(To do)
(A) Translate the sentence "Both novellas are less than 100 pages." from the thread on screen adaptations into Spanish.
(B) Reproduce the part of the thread on screen adaptations starting with "The series focuses" and going on through "the paint off.", word for word.

(Passage to read)
@franciscawrites@bookstodon Claire Keegan’s Foster was filmed as The Quiet Girl/An Cailín Ciúin (2022), and was a magnificent film. Her So Late in the Day is being filmed currently, I believe, and will star Cillian Murphy. Both novellas are less than 100 pages.
@arratoon@bookstodon
I haven't read the story. The film, however, it's beautiful. Devastating and hopeful all at once. And the young actor is magnificent.
@franciscawrites@bookstodon Arrival, from "Story of Your Life" by Ted Chiang. A Boy and His Dog from the story by Harlan Ellison. Total Recall from "We Can Remember It For You Wholesale," by Philip K. Dick. Most PKD adaptations have been from short stories.
@franciscawrites@gevoel@octothorpe@bookstodon Seems consistent. Foundation is a series based on his short stories (then made into a book series) and it goes against the whole thing he wrote about.
@adriano@gevoel@octothorpe@bookstodon
The Foundation Series are full-grown novels not short stories. Regardless, I haven't seen the series but have no doubt Hollywood has done its thing again and turning them into the opposite of what the source material was about.
@franciscawrites@adriano@gevoel@octothorpe@bookstodon While I would agree with the typical Hollywood twisting of books, I also have to say I have enjoyed the Foundation TV show. Which is a rare thing for my nerdy bookworm soul :)
This series, any series, could be enjoyable and good even if it goes against the source material. For Asimov adaptations, though, my only reference is the awful Will Smith I, Robot. I Think my judgement is clouded by it. I may give Foundation a change, if it ever crosses my way.
@janbartosik@franciscawrites@gevoel@octothorpe@bookstodon Oh, I loved the series. The Empire parts especially. But the whole thing about psychohistory is that "things would happen no matter what", and the series goes "Well there's this exact precise woman everything depends on".
@adriano@janbartosik@franciscawrites@gevoel@octothorpe@bookstodon I haven't seen the series, but I read the books decades ago. That 'precise woman everything depends on' sounds like the pivot in Foundation and Empire. They may be reasonably faithful to the books.
The Mule, you mean? They do foreshadow him, but he's represented as something predictable and also different from this "pivotal woman." It's kinda a mess.
The series focuses on Seldon himself and other heroic figures doing heroic things, rather than on the idea of psychohistory working with large populations over long time scales. This may be because Asimov's Marxist-influenced interpretation of history is something they found distasteful, or it may be because the idea of replacing the entire cast every few episodes was considered commercially unviable. Either way, it's really not very Foundation once you scratch the paint off.

(Available data)
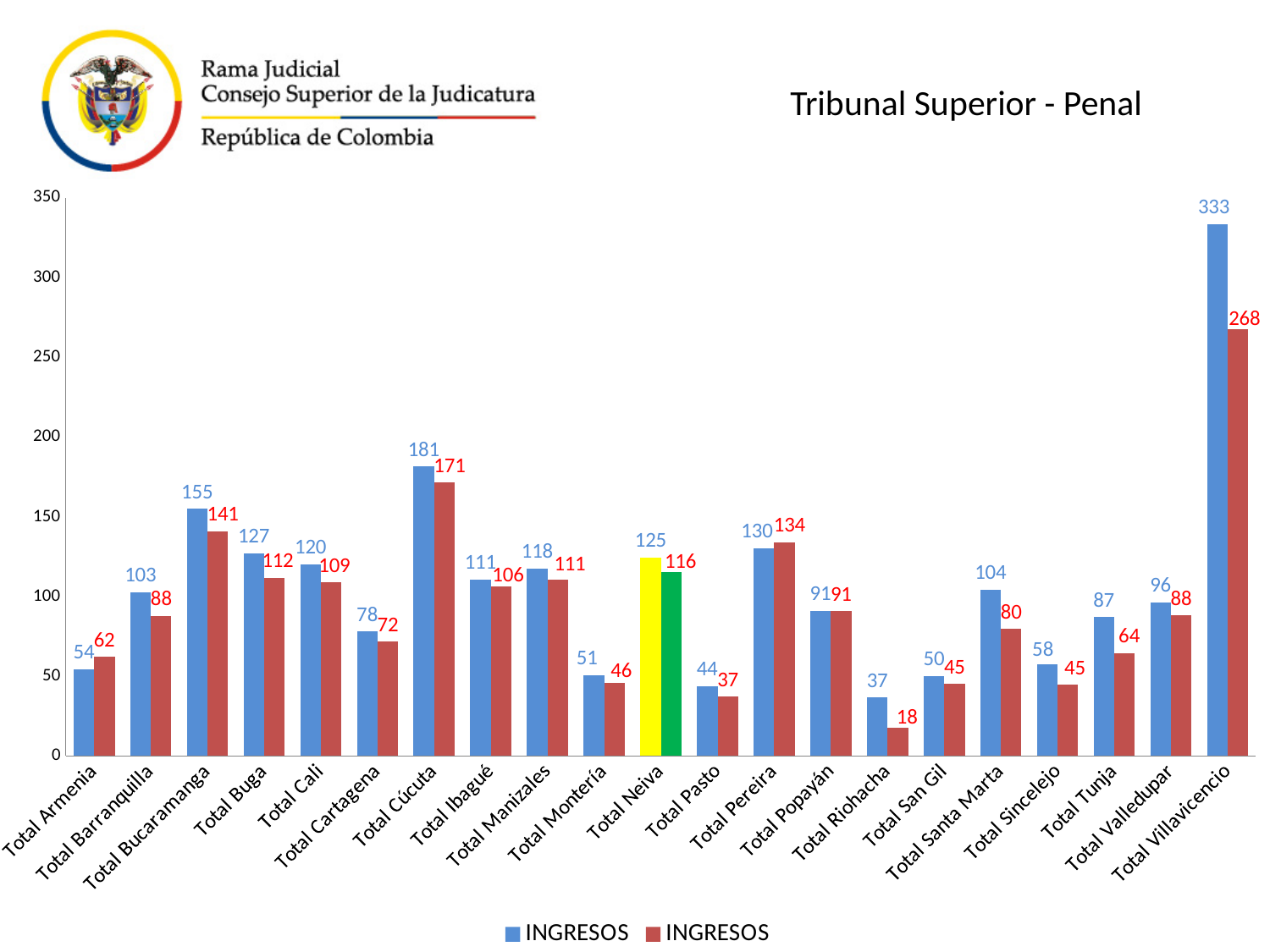
What is the difference between the blue and red bars for Total Villavicencio? 65 Which category has the highest blue bar? Total Villavicencio What is the value of the first (yellow) bar for Total Neiva? 125 What is the value of the blue bar for Total Cúcuta? 181 What is the difference between the blue and red bars for Total Cúcuta? 10 What kind of chart is shown on the slide? bar chart What is the value of the red bar for Total Villavicencio? 268 How many categories are shown on the x axis? 21 Which category has the lowest red bar? Total Riohacha For Total Armenia, which bar is larger, the blue one or the red one? the red one Is the value of the blue bar for Total Bucaramanga greater or less than 150? greater How many series does the legend list? 2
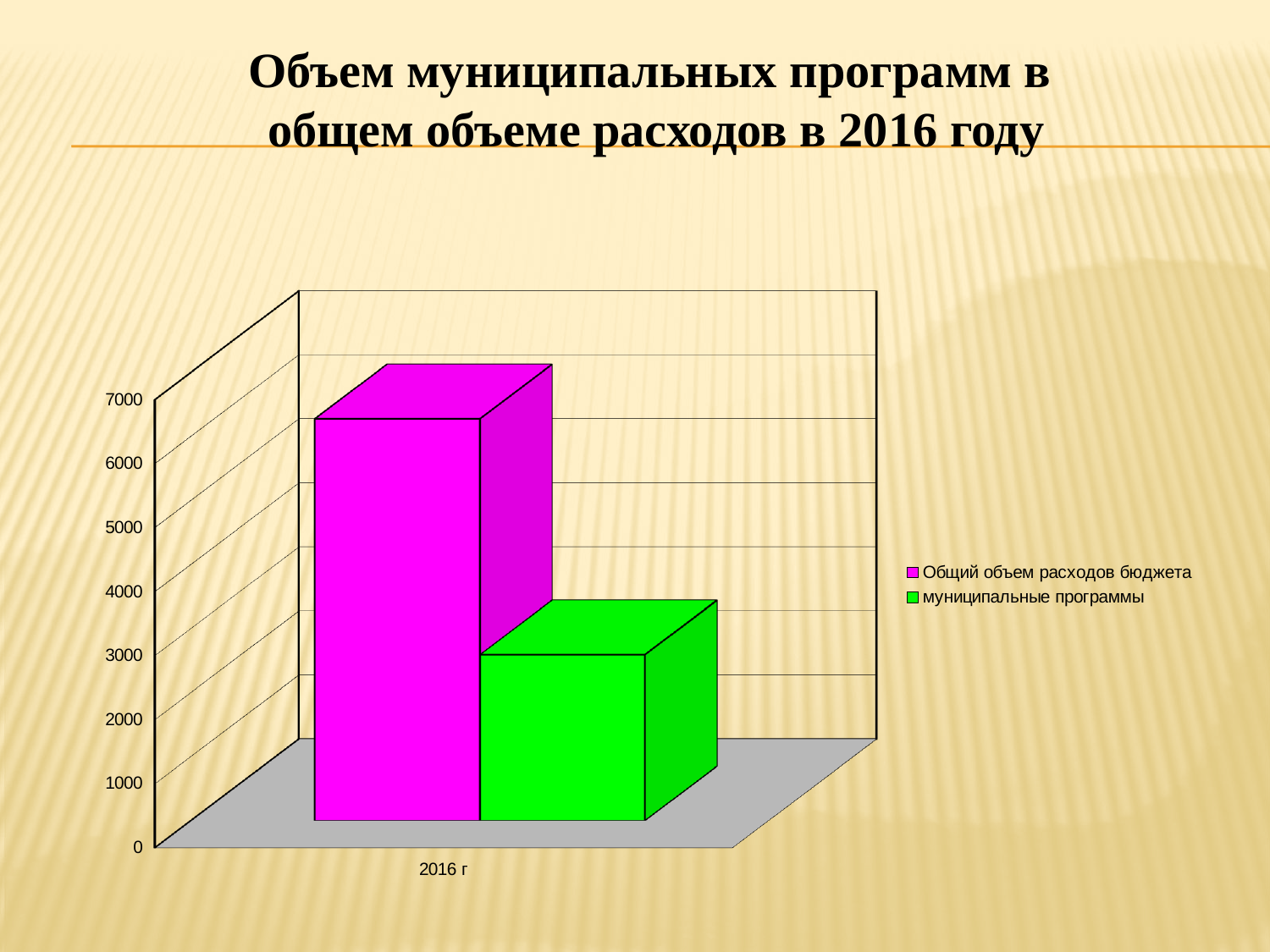
Which series has the taller bar, Общий объем расходов бюджета or муниципальные программы? Общий объем расходов бюджета What colour is the bar for муниципальные программы? green Is the value for муниципальные программы greater or less than 4000? less What kind of chart is shown on the slide? bar chart Which series has the highest value? Общий объем расходов бюджета How many categories are shown on the x axis? 1 How many series does the legend list? 2 What is the highest value shown on the vertical axis? 7000 Which series has the lowest value? муниципальные программы Is the value for муниципальные программы greater or less than 2000? greater What is the label of the category on the x axis? 2016 г Is the value for Общий объем расходов бюджета greater or less than 6000? greater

(Answers to each task)
(A) Ambas novelas cortas tienen menos de 100 páginas.

(B)
The series focuses on Seldon himself and other heroic figures doing heroic things, rather than on the idea of psychohistory working with large populations over long time scales. This may be because Asimov's Marxist-influenced interpretation of history is something they found distasteful, or it may be because the idea of replacing the entire cast every few episodes was considered commercially unviable. Either way, it's really not very Foundation once you scratch the paint off.